Action item: Reproduce each of the entries below word for word, keeping every character and line unchanged.

Records provided:
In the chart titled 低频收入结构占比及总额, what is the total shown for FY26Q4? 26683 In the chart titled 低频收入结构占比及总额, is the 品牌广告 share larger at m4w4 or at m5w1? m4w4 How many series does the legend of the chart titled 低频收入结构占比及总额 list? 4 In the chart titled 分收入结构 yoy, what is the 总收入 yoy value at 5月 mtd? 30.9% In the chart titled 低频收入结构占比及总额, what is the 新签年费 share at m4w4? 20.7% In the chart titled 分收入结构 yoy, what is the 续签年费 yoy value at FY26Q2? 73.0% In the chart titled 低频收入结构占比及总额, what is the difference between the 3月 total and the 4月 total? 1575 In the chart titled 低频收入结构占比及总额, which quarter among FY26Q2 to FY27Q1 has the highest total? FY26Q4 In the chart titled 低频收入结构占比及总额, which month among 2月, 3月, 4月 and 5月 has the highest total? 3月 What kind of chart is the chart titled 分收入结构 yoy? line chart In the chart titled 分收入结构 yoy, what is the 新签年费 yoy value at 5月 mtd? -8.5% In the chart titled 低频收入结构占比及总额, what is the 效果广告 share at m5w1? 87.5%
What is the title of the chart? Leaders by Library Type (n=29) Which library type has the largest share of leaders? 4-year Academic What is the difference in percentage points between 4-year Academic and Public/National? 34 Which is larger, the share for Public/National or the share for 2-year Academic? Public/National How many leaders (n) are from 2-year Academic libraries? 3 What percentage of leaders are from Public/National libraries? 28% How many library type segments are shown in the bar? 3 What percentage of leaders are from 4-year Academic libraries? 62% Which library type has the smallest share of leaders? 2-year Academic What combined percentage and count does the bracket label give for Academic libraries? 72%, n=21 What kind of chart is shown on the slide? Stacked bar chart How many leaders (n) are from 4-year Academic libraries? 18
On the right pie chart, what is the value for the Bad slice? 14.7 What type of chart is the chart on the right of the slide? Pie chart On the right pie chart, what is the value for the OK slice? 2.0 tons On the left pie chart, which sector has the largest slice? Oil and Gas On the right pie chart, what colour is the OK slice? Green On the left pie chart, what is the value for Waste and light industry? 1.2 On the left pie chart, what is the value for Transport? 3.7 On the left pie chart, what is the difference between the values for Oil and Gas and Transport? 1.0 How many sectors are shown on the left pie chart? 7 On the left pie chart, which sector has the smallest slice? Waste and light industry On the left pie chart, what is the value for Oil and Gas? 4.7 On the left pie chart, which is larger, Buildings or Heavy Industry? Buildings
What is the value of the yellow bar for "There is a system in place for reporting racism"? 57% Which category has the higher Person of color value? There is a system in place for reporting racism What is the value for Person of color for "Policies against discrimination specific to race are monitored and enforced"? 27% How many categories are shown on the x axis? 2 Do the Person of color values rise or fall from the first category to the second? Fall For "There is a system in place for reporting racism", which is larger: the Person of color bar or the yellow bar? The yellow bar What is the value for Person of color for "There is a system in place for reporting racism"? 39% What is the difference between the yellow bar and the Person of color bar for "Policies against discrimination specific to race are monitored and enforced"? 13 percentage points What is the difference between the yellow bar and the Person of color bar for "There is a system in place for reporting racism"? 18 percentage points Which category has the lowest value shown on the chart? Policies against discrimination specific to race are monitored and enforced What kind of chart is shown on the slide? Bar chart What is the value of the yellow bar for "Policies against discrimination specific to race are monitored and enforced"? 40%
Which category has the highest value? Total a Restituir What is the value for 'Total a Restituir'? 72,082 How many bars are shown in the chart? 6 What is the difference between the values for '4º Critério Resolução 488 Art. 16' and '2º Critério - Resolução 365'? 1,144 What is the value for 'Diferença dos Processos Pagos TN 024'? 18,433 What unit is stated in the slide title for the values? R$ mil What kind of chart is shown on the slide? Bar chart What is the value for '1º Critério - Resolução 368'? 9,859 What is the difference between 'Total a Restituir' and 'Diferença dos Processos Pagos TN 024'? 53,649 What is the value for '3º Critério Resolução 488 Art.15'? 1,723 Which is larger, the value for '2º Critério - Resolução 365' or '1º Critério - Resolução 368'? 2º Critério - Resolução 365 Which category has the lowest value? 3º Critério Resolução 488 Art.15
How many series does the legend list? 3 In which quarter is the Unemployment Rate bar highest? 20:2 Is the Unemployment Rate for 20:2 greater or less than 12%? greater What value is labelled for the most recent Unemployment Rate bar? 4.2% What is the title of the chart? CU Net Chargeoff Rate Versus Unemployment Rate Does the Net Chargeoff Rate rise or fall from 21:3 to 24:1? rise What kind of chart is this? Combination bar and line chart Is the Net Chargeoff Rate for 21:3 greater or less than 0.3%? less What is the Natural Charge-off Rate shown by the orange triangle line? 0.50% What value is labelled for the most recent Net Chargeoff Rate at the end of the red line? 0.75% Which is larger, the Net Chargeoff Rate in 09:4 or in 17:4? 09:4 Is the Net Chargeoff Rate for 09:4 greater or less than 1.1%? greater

Solution to this problem:
In the chart titled 低频收入结构占比及总额, what is the total shown for FY26Q4? 26683 In the chart titled 低频收入结构占比及总额, is the 品牌广告 share larger at m4w4 or at m5w1? m4w4 How many series does the legend of the chart titled 低频收入结构占比及总额 list? 4 In the chart titled 分收入结构 yoy, what is the 总收入 yoy value at 5月 mtd? 30.9% In the chart titled 低频收入结构占比及总额, what is the 新签年费 share at m4w4? 20.7% In the chart titled 分收入结构 yoy, what is the 续签年费 yoy value at FY26Q2? 73.0% In the chart titled 低频收入结构占比及总额, what is the difference between the 3月 total and the 4月 total? 1575 In the chart titled 低频收入结构占比及总额, which quarter among FY26Q2 to FY27Q1 has the highest total? FY26Q4 In the chart titled 低频收入结构占比及总额, which month among 2月, 3月, 4月 and 5月 has the highest total? 3月 What kind of chart is the chart titled 分收入结构 yoy? line chart In the chart titled 分收入结构 yoy, what is the 新签年费 yoy value at 5月 mtd? -8.5% In the chart titled 低频收入结构占比及总额, what is the 效果广告 share at m5w1? 87.5%
What is the title of the chart? Leaders by Library Type (n=29) Which library type has the largest share of leaders? 4-year Academic What is the difference in percentage points between 4-year Academic and Public/National? 34 Which is larger, the share for Public/National or the share for 2-year Academic? Public/National How many leaders (n) are from 2-year Academic libraries? 3 What percentage of leaders are from Public/National libraries? 28% How many library type segments are shown in the bar? 3 What percentage of leaders are from 4-year Academic libraries? 62% Which library type has the smallest share of leaders? 2-year Academic What combined percentage and count does the bracket label give for Academic libraries? 72%, n=21 What kind of chart is shown on the slide? Stacked bar chart How many leaders (n) are from 4-year Academic libraries? 18
On the right pie chart, what is the value for the Bad slice? 14.7 What type of chart is the chart on the right of the slide? Pie chart On the right pie chart, what is the value for the OK slice? 2.0 tons On the left pie chart, which sector has the largest slice? Oil and Gas On the right pie chart, what colour is the OK slice? Green On the left pie chart, what is the value for Waste and light industry? 1.2 On the left pie chart, what is the value for Transport? 3.7 On the left pie chart, what is the difference between the values for Oil and Gas and Transport? 1.0 How many sectors are shown on the left pie chart? 7 On the left pie chart, which sector has the smallest slice? Waste and light industry On the left pie chart, what is the value for Oil and Gas? 4.7 On the left pie chart, which is larger, Buildings or Heavy Industry? Buildings
What is the value of the yellow bar for "There is a system in place for reporting racism"? 57% Which category has the higher Person of color value? There is a system in place for reporting racism What is the value for Person of color for "Policies against discrimination specific to race are monitored and enforced"? 27% How many categories are shown on the x axis? 2 Do the Person of color values rise or fall from the first category to the second? Fall For "There is a system in place for reporting racism", which is larger: the Person of color bar or the yellow bar? The yellow bar What is the value for Person of color for "There is a system in place for reporting racism"? 39% What is the difference between the yellow bar and the Person of color bar for "Policies against discrimination specific to race are monitored and enforced"? 13 percentage points What is the difference between the yellow bar and the Person of color bar for "There is a system in place for reporting racism"? 18 percentage points Which category has the lowest value shown on the chart? Policies against discrimination specific to race are monitored and enforced What kind of chart is shown on the slide? Bar chart What is the value of the yellow bar for "Policies against discrimination specific to race are monitored and enforced"? 40%
Which category has the highest value? Total a Restituir What is the value for 'Total a Restituir'? 72,082 How many bars are shown in the chart? 6 What is the difference between the values for '4º Critério Resolução 488 Art. 16' and '2º Critério - Resolução 365'? 1,144 What is the value for 'Diferença dos Processos Pagos TN 024'? 18,433 What unit is stated in the slide title for the values? R$ mil What kind of chart is shown on the slide? Bar chart What is the value for '1º Critério - Resolução 368'? 9,859 What is the difference between 'Total a Restituir' and 'Diferença dos Processos Pagos TN 024'? 53,649 What is the value for '3º Critério Resolução 488 Art.15'? 1,723 Which is larger, the value for '2º Critério - Resolução 365' or '1º Critério - Resolução 368'? 2º Critério - Resolução 365 Which category has the lowest value? 3º Critério Resolução 488 Art.15
How many series does the legend list? 3 In which quarter is the Unemployment Rate bar highest? 20:2 Is the Unemployment Rate for 20:2 greater or less than 12%? greater What value is labelled for the most recent Unemployment Rate bar? 4.2% What is the title of the chart? CU Net Chargeoff Rate Versus Unemployment Rate Does the Net Chargeoff Rate rise or fall from 21:3 to 24:1? rise What kind of chart is this? Combination bar and line chart Is the Net Chargeoff Rate for 21:3 greater or less than 0.3%? less What is the Natural Charge-off Rate shown by the orange triangle line? 0.50% What value is labelled for the most recent Net Chargeoff Rate at the end of the red line? 0.75% Which is larger, the Net Chargeoff Rate in 09:4 or in 17:4? 09:4 Is the Net Chargeoff Rate for 09:4 greater or less than 1.1%? greater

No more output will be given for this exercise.